-- Start Excerpt provided --

What is Yalanji?
Yalanji is a Syrian appetizer, made with grape leaves stuffed with rice and a variety of vegetables that is served as a cold appetizer.
In Syria, grape leaves are used in two dishes, yalanji, as well as yabraq, grape leaves stuffed with rice and meat, cooked in lemon juice, served as a main course.
What is the origin of yalanji?
Yalanji is originally a Turkish word which means “liar”, it is called “liar” because the filling doesn’t have meat. In the food world, yalanji refers to vegetarian stuffed vegetables or dolmas. That’s because dolmas are typically stuffed with a fragrant meat and rice mixture, whereas yalanji dolmas are “fake” because they’re vegetarian.
The star of yalanji is really the filling. The vegetable on the exterior is merely a vehicle for the delicious, vegetarian stuffing. Yalanji are typically made from stuffing grape leaves and even tiny baby eggplants, but silky leaves of swiss chard may also be used.
What are the versions of stuffed grape leaves?

-- End Excerpt provided --
-- Start Excerpted records --

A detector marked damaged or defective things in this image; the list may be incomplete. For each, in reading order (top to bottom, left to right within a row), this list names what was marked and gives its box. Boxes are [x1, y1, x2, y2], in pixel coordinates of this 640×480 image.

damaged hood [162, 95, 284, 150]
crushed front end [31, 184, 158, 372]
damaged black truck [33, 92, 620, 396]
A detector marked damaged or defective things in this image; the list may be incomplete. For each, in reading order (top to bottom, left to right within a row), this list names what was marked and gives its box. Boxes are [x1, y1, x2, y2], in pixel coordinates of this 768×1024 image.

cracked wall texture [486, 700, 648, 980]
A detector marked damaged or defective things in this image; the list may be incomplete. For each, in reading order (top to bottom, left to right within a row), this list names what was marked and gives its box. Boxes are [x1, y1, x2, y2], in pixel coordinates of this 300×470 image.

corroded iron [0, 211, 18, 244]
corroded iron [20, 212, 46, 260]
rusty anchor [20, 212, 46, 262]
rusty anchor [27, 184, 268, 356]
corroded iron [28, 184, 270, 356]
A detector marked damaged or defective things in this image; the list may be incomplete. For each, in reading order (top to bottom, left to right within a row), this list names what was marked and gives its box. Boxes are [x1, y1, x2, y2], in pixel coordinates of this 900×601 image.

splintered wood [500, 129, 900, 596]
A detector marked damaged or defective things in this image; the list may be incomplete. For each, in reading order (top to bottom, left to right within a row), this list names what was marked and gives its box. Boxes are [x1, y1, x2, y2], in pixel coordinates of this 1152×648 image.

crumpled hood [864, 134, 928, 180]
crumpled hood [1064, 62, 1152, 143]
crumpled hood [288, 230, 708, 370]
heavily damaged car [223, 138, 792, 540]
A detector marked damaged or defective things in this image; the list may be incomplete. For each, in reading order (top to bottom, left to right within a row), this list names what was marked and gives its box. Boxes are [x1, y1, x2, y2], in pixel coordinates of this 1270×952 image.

-- End Excerpted records --

▶ _Required tasks_:
a) Please restate word for word the part of the yalanji text from "What is the" to "also be used.".
b) Resume the yalanji text from the point at which it stops.
The data above is separate from the yalanji text.

▶ _Task-by-task outputs_:
a)
What is the origin of yalanji?
Yalanji is originally a Turkish word which means “liar”, it is called “liar” because the filling doesn’t have meat. In the food world, yalanji refers to vegetarian stuffed vegetables or dolmas. That’s because dolmas are typically stuffed with a fragrant meat and rice mixture, whereas yalanji dolmas are “fake” because they’re vegetarian.
The star of yalanji is really the filling. The vegetable on the exterior is merely a vehicle for the delicious, vegetarian stuffing. Yalanji are typically made from stuffing grape leaves and even tiny baby eggplants, but silky leaves of swiss chard may also be used.

b)
There are two widely popular versions of stuffed grape leaves, a vegetarian recipe, whose recipe is presented here, and one including ground beef in the stuffing and is cooked over lamb shanks. They make for a healthy flavorful meal when served on their own or they can become an appetizer when served along other dishes. They work great alongside some yogurt.
A brief history of Syrian cuisine
Syrian cuisine may refer to the cooking traditions and practices in modern-day Syria (as opposed to Greater Syria), merging the habits of people who settled in Syria throughout its history.
Syrian cuisine mainly uses eggplant, zucchini, garlic, meat (mostly from lamb and sheep), sesame seeds, rice, chickpeas, fava beans, lentils, cabbage, cauliflower, vine leaves, pickled turnips, cucumbers, tomatoes, olive oil, lemon juice, mint, pistachios, honey and fruits.
Selections of appetizers known as “meze” are customarily served along with Arabic bread before the Syrian meal’s main course, which is followed by coffee, with sweet confectioneries or fruits at will. Many recipes date from at least the 13th century.
What is the origin of stuffed grape leaves?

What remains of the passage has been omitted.